Actuellement, le ministère du Développement est en train d’achever la phase des propositions des projets et de réformes et de faire les arbitrages nécessaires entre les contraintes -c’est-à-dire ce que peut fournir l’Etat- et les besoins potentiels des régions, des secteurs et des départements. L’enjeu est de rationaliser les demandes en fonction des moyens disponibles et en prévision des arbitrages du conseil des ministres et de l’adoption du Plan par l’Assemblée des représentants du peuple (ARP).
Le PSD chahuté dans l’intérêt de qui?
Il faut reconnaître que les travaux d’élaboration de ce Plan ont été chahutés par des initiatives de thinks tank officiels tels que le Conseil d’analyses économiques relevant de la présidence du gouvernement et l’Institut tunisien des études stratégiques (ITES) relevant de la présidence de la République.
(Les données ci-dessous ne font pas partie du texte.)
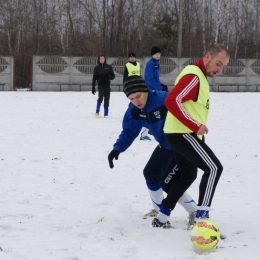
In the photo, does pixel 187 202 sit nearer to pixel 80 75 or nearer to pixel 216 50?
pixel 216 50

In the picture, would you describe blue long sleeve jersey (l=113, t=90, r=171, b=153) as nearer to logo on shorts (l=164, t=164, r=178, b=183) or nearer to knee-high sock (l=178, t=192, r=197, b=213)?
logo on shorts (l=164, t=164, r=178, b=183)

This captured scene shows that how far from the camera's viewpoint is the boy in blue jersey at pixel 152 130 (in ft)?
17.6

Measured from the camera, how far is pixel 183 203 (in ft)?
18.8

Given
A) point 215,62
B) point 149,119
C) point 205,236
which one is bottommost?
point 205,236

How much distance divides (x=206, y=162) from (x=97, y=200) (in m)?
2.16

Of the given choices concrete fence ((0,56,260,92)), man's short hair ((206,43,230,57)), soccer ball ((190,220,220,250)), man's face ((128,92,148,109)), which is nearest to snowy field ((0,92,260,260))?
soccer ball ((190,220,220,250))

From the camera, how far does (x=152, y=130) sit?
5.51m

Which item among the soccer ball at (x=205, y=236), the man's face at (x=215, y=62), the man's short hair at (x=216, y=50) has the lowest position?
the soccer ball at (x=205, y=236)

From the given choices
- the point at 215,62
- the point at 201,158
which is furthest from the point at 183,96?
the point at 201,158

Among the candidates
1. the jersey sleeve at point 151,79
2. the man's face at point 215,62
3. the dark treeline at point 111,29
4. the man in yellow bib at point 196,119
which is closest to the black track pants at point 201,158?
the man in yellow bib at point 196,119

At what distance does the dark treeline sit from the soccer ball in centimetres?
3638

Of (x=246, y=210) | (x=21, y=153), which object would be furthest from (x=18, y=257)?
(x=21, y=153)

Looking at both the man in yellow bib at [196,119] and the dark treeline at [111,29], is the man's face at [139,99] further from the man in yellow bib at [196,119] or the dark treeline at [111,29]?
the dark treeline at [111,29]

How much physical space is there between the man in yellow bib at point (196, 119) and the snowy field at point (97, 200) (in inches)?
21.6
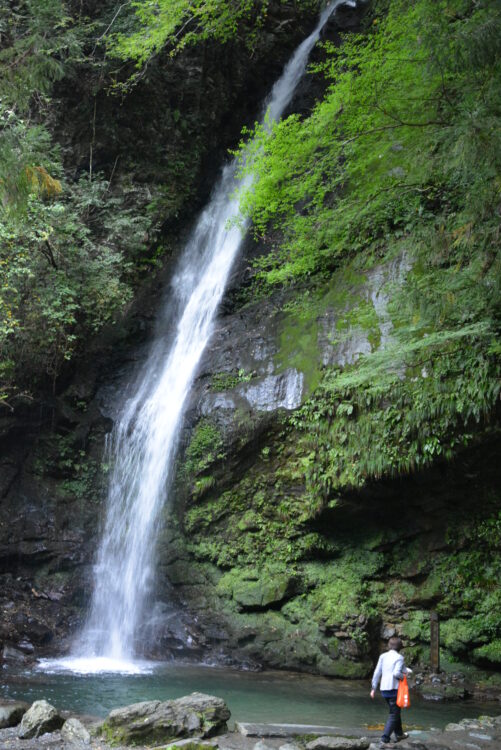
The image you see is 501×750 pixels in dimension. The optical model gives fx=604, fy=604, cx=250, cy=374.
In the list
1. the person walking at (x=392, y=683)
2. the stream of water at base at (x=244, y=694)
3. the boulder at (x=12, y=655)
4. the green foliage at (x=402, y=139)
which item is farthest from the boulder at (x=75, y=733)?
the green foliage at (x=402, y=139)

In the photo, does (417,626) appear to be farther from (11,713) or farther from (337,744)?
(11,713)

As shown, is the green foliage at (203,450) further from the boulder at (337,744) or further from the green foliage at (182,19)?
the green foliage at (182,19)

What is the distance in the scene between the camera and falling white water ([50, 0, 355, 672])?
10.6 metres

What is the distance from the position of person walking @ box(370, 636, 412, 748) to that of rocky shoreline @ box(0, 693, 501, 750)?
0.12 m

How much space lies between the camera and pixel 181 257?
15.9 meters

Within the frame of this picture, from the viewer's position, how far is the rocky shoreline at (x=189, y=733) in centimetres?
541

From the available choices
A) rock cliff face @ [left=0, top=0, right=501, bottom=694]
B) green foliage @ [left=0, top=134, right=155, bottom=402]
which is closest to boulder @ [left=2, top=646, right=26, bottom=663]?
rock cliff face @ [left=0, top=0, right=501, bottom=694]

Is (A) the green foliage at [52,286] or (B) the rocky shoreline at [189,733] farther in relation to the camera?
(A) the green foliage at [52,286]

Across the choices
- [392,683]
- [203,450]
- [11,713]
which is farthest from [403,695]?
[203,450]

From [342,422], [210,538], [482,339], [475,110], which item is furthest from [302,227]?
[210,538]

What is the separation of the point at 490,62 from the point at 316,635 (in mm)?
8008

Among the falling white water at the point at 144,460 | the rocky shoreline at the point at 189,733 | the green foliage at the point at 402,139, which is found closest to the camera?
the green foliage at the point at 402,139

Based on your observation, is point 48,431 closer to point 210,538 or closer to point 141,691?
point 210,538

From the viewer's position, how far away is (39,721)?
5.89 meters
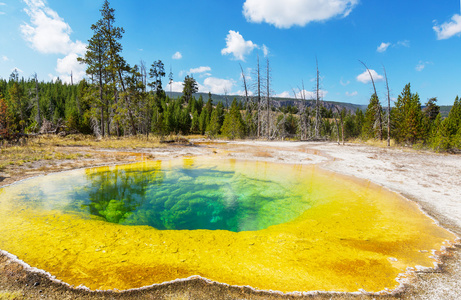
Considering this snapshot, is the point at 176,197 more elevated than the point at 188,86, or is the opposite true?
the point at 188,86

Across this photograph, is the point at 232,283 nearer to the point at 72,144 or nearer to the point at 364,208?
the point at 364,208

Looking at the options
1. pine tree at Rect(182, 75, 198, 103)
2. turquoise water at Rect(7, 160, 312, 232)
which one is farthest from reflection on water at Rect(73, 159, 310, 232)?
pine tree at Rect(182, 75, 198, 103)

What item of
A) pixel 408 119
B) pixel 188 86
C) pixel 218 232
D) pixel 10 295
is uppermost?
pixel 188 86

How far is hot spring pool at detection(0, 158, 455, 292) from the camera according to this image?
3188mm

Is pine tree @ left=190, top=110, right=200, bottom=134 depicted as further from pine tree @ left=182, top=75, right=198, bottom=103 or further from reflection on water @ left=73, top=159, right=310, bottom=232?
reflection on water @ left=73, top=159, right=310, bottom=232

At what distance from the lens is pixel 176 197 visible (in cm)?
725

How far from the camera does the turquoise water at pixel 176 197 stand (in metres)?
5.67

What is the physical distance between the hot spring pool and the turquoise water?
4cm

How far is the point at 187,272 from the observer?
3.18 meters

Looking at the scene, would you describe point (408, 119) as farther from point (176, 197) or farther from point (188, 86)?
point (188, 86)

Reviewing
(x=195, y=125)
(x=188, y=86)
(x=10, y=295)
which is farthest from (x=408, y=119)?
(x=188, y=86)

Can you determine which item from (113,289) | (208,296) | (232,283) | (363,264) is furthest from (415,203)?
(113,289)

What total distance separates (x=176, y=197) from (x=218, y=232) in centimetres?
295

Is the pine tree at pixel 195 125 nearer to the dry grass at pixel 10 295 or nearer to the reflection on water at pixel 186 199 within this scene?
the reflection on water at pixel 186 199
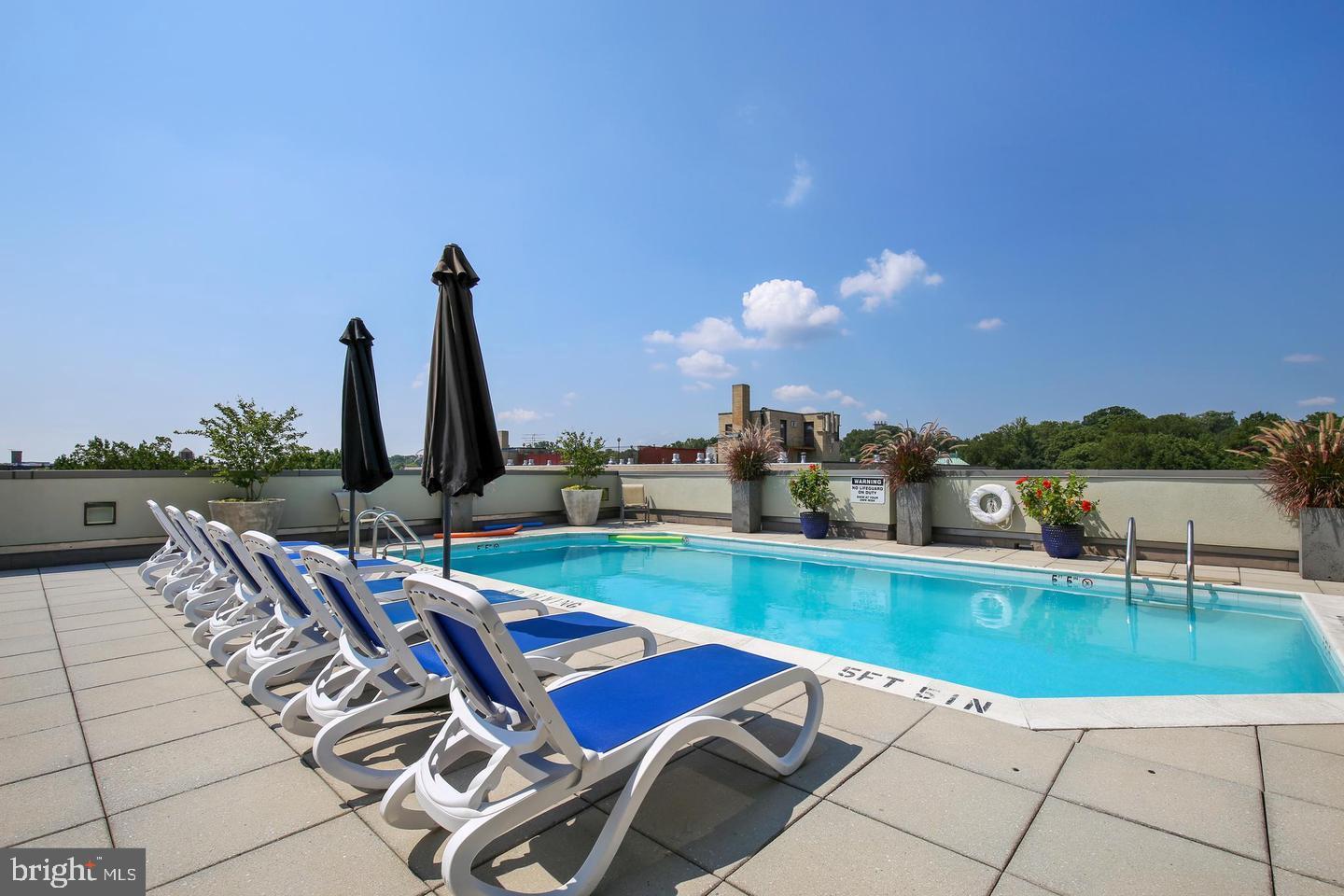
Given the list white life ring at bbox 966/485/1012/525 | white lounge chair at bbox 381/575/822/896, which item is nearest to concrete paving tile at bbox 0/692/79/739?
white lounge chair at bbox 381/575/822/896

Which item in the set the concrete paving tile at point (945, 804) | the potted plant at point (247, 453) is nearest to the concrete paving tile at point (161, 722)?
the concrete paving tile at point (945, 804)

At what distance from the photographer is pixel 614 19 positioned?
8.57 metres

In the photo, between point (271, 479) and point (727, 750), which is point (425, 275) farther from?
point (271, 479)

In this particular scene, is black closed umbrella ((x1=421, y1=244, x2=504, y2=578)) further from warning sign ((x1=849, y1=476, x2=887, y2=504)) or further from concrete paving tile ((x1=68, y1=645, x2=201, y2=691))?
warning sign ((x1=849, y1=476, x2=887, y2=504))

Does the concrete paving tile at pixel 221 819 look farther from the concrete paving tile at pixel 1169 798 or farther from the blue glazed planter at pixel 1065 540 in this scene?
the blue glazed planter at pixel 1065 540

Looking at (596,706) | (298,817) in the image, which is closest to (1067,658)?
(596,706)

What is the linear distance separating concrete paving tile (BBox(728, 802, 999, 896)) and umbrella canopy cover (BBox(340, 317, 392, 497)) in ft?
15.5

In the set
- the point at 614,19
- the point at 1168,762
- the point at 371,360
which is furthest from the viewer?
the point at 614,19

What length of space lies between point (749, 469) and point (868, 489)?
2250 mm

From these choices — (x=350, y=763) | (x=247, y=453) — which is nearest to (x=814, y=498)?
(x=247, y=453)

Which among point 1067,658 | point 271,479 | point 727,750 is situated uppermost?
point 271,479

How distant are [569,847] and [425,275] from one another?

Ces dernières structures ont proposé, ces dernières semaines, un canevas de réformes et de grands projets similaires à ceux prévus par le PDS, ce qui en fait de ce dernier une simple étude parmi d’autres nécessitant des arbitrages définitifs de la présidence du gouvernement.
Tout donne l’impression d’une confusion générale et d’un enchevêtrement des prérogatives au sein des deux têtes de l’exécutif (présidence de la République et présidence du gouvernement). D’où l’impératif d’assurer une meilleure coordination entre les diverses parties et de rappeler à chacune d’elles ses prérogatives prévues par la Constitution. Il y va de la crédibilité et de la cohérence du PSD.